#### Records shown ####
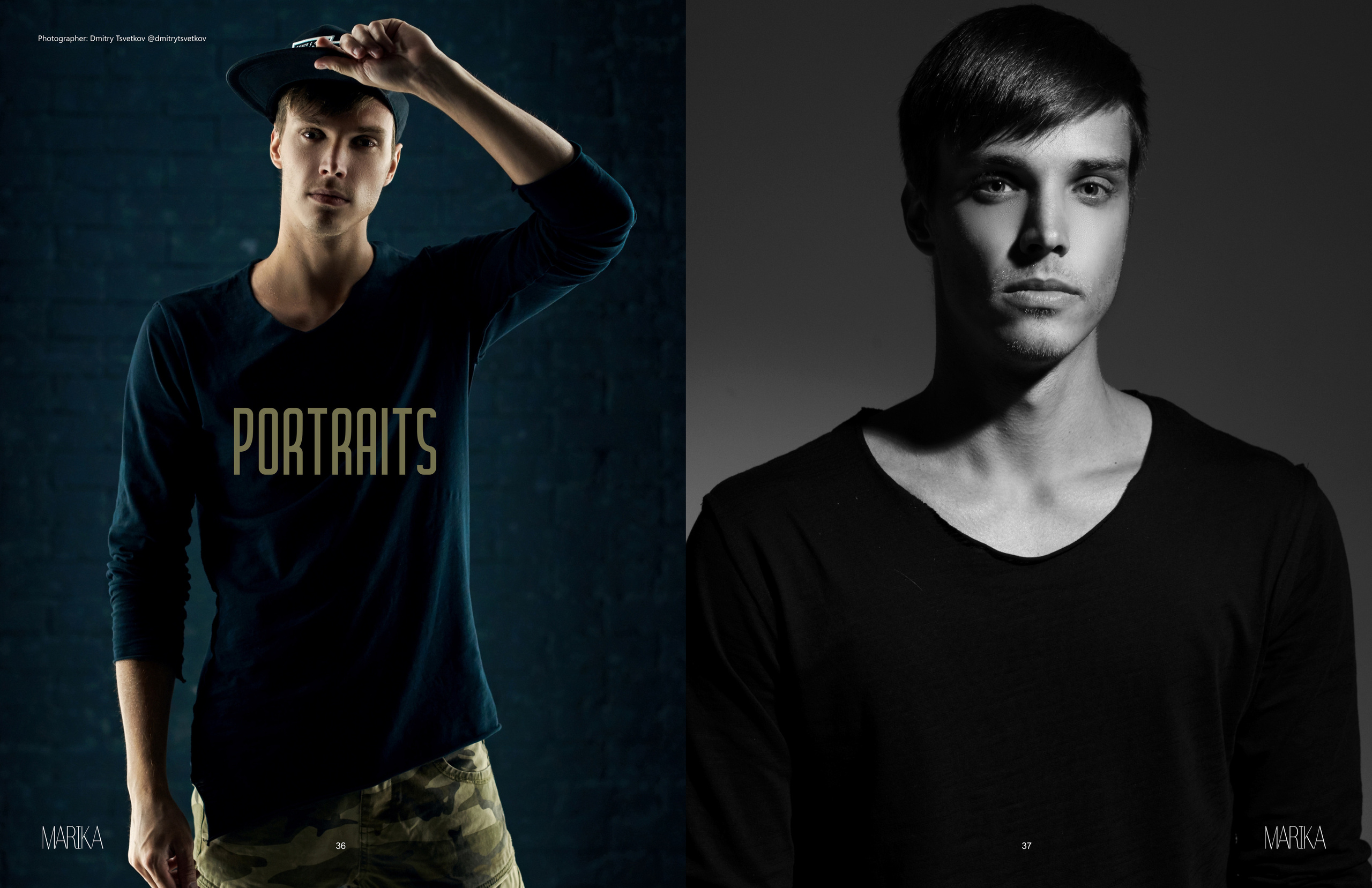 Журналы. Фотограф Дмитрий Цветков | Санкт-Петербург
####
#### Records shown ####
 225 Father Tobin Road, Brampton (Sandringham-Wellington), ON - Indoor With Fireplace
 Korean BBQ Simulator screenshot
####
#### Records shown ####
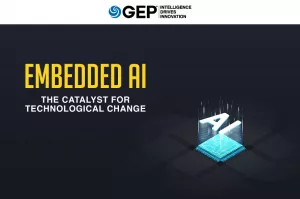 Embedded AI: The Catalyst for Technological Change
####
» **Exercise requirements**: Would you please write out, exactly and with no other lines, the stretch of the listing above from the line containing "225 Father Tobin" through the line containing "Korean BBQ Simulator screenshot"?

» **Solution for this exercise**:
 225 Father Tobin Road, Brampton (Sandringham-Wellington), ON - Indoor With Fireplace
 Korean BBQ Simulator screenshot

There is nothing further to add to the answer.